REQUIREMENT – Begin at the line with "class: Reptilia" and write out every line after it, exactly, through the last line below, adding nothing.

[[ DATA EXCERPTS, beginning ]]

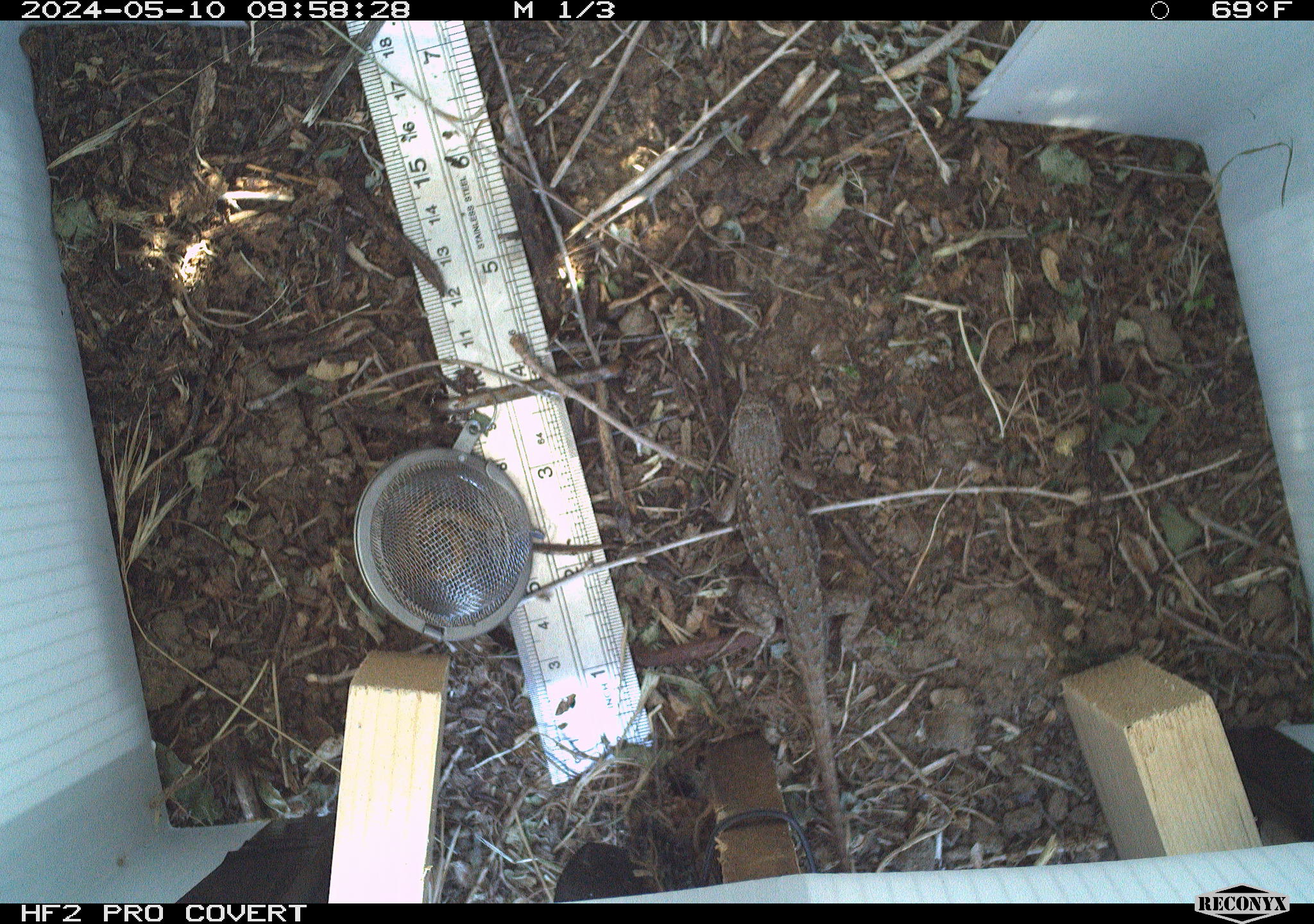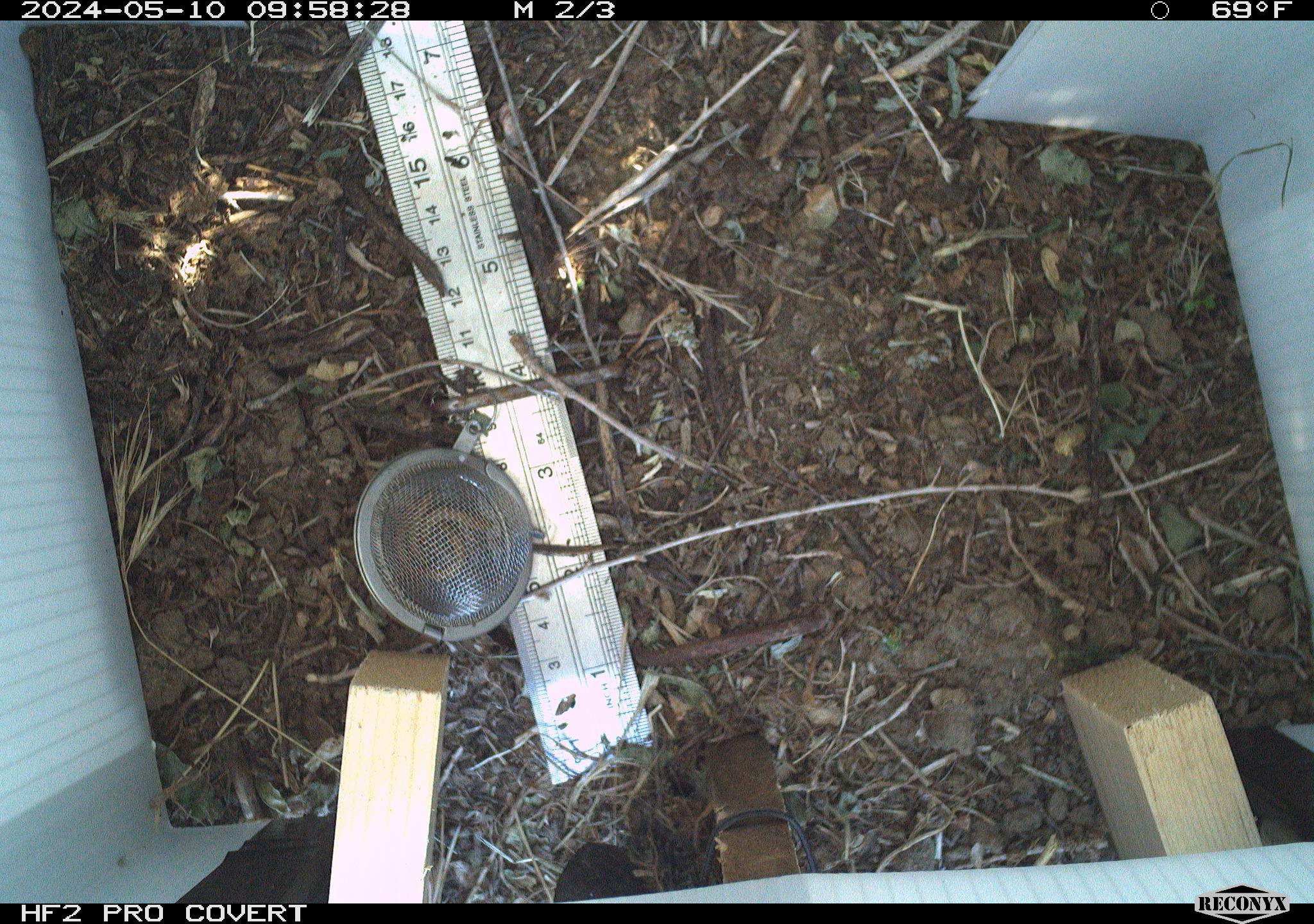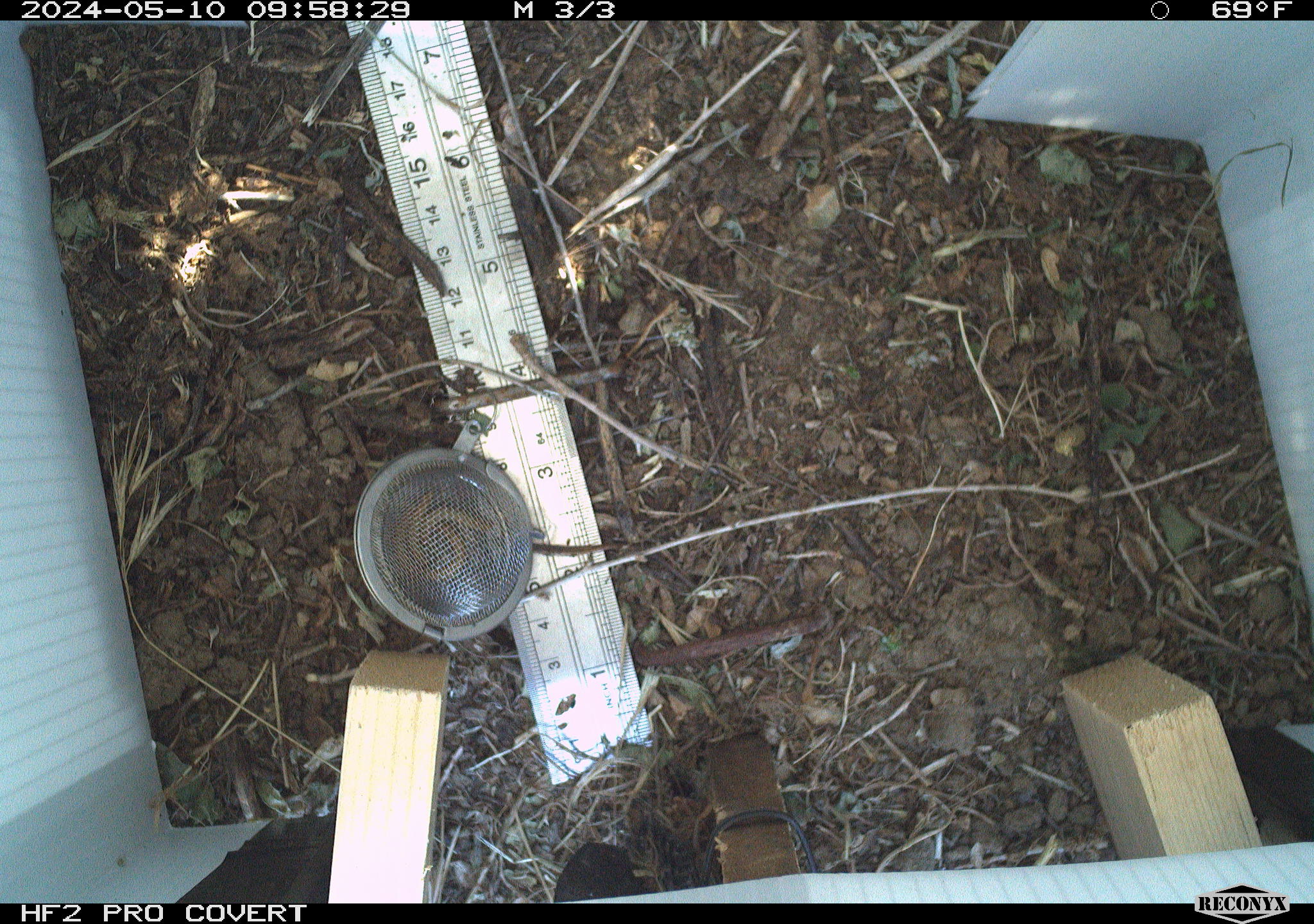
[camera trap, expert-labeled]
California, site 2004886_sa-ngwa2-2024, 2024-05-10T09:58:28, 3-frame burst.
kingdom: Animalia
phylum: Chordata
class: Reptilia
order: Squamata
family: Phrynosomatidae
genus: Sceloporus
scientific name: Sceloporus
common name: spiny lizards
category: sceloporus species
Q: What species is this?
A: Sceloporus species (spiny lizards) (Sceloporus).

[[ DATA EXCERPTS, end ]]

RESPONSE –
class: Reptilia
order: Squamata
family: Phrynosomatidae
genus: Sceloporus
scientific name: Sceloporus
common name: spiny lizards
category: sceloporus species
Q: What species is this?
A: Sceloporus species (spiny lizards) (Sceloporus).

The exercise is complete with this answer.